Task details -> Where an image occurs, skip it and print the rest of the records verbatim.

Entries provided ->
---*---
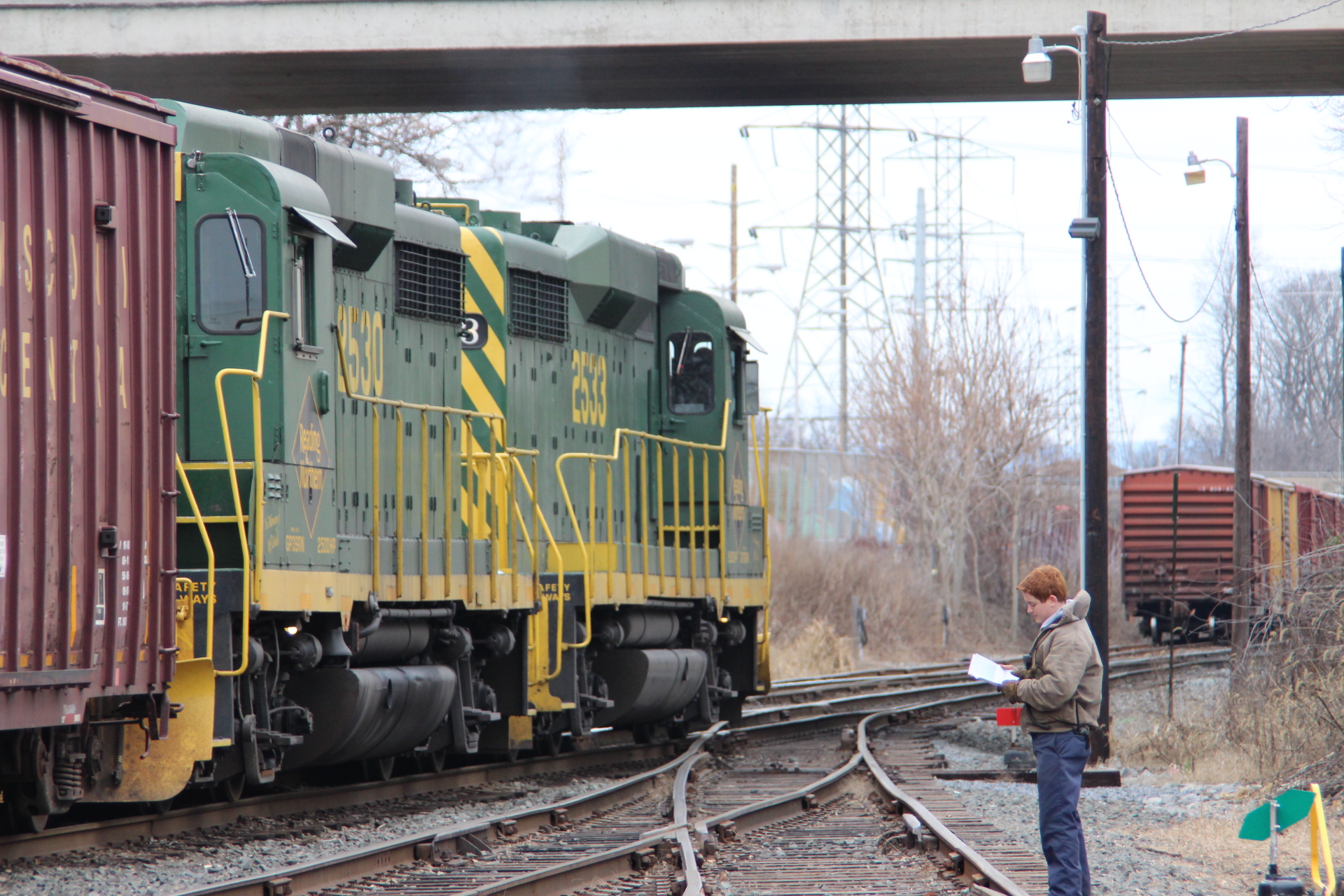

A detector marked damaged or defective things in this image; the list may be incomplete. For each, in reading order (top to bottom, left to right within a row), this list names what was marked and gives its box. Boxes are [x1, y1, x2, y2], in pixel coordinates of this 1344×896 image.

rusty gondola car [0, 52, 190, 832]
rusty gondola car [1124, 467, 1344, 642]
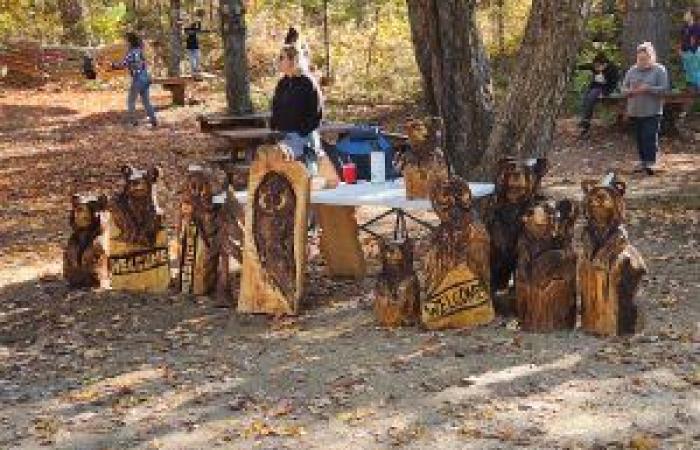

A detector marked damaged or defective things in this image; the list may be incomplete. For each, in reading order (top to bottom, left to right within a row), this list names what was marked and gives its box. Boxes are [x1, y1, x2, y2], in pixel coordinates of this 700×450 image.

wood carving with burnt surface [400, 117, 448, 200]
wood carving with burnt surface [64, 193, 109, 288]
wood carving with burnt surface [108, 165, 171, 292]
wood carving with burnt surface [178, 167, 219, 298]
wood carving with burnt surface [238, 146, 308, 314]
wood carving with burnt surface [374, 239, 418, 326]
wood carving with burnt surface [422, 177, 492, 330]
wood carving with burnt surface [486, 156, 548, 314]
wood carving with burnt surface [516, 199, 576, 332]
wood carving with burnt surface [576, 174, 648, 336]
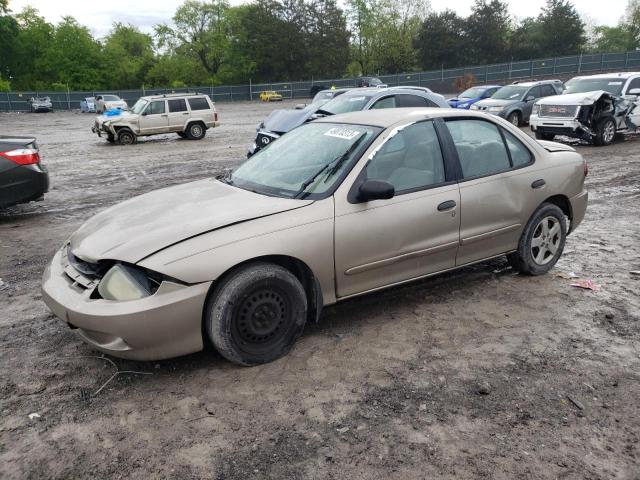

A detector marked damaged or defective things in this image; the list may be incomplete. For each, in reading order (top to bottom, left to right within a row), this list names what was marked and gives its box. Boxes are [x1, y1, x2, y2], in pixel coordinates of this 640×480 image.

wrecked vehicle [28, 97, 52, 113]
wrecked vehicle [90, 93, 220, 145]
damaged hood [260, 106, 320, 134]
wrecked vehicle [248, 85, 448, 155]
wrecked vehicle [528, 72, 640, 145]
damaged hood [69, 179, 312, 264]
damaged beige sedan [42, 108, 588, 364]
wrecked vehicle [42, 108, 588, 364]
crumpled front bumper [41, 248, 211, 360]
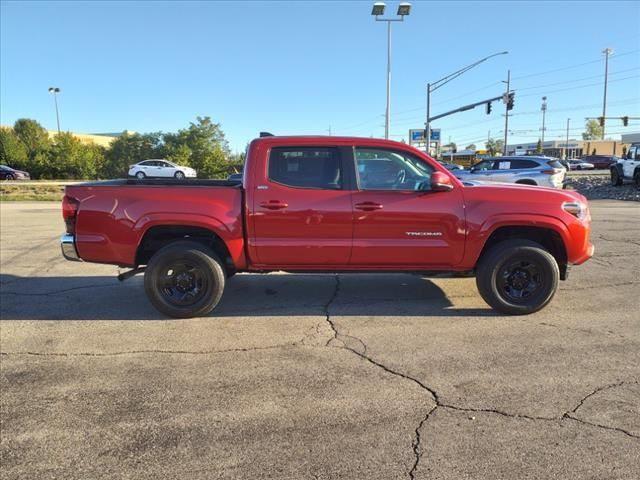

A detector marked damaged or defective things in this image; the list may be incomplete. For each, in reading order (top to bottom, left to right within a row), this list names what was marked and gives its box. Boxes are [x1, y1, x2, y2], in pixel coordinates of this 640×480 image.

cracked asphalt [0, 201, 636, 478]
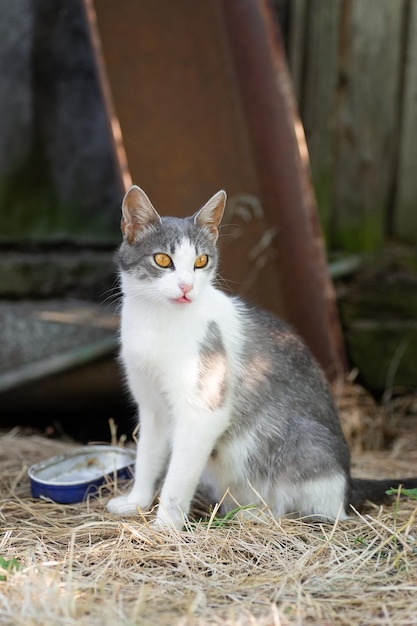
---*---
Your solution ->
A detector marked damaged or defective things in this image; the list may be incomplete. For each, in reading order (top to bottom, left to right within a row), this list names what was marked and gives its box. Boxes are [x1, y1, x2, y2], in pixel coordinates of this 1344×896 image.

rusty gondola car [0, 52, 190, 832]
rusty gondola car [1124, 467, 1344, 642]

A detector marked damaged or defective things in this image; the list may be incomplete. For each, in reading order (top to bottom, left to right within a row), this list names what was marked and gives its box. Boxes are [x1, y1, x2, y2], in pixel coordinates of this 700×450 image.

wood carving with burnt surface [400, 117, 448, 200]
wood carving with burnt surface [64, 193, 109, 288]
wood carving with burnt surface [108, 165, 171, 292]
wood carving with burnt surface [178, 167, 219, 298]
wood carving with burnt surface [238, 146, 308, 314]
wood carving with burnt surface [374, 239, 418, 326]
wood carving with burnt surface [422, 177, 492, 330]
wood carving with burnt surface [486, 156, 548, 314]
wood carving with burnt surface [516, 199, 576, 332]
wood carving with burnt surface [576, 174, 648, 336]

A detector marked damaged or defective things in this image; the list may be incomplete. For each, in reading order (top to bottom, left to right within a row), this list names what was marked and gives its box. Boxes are [x1, y1, x2, y2], in pixel coordinates of this 640×480 image.

wrecked vehicle [28, 97, 52, 113]
wrecked vehicle [90, 93, 220, 145]
damaged hood [260, 106, 320, 134]
wrecked vehicle [248, 85, 448, 155]
wrecked vehicle [528, 72, 640, 145]
damaged hood [69, 179, 312, 264]
damaged beige sedan [42, 108, 588, 364]
wrecked vehicle [42, 108, 588, 364]
crumpled front bumper [41, 248, 211, 360]

A detector marked damaged or defective things in this image; the list may be incomplete. For each, in reading order (top to bottom, left to right within a row), this list names what was marked and gives its box. Boxes are [x1, y1, x2, y2], in pixel coordinates of this 640×480 image.

cracked asphalt [0, 201, 636, 478]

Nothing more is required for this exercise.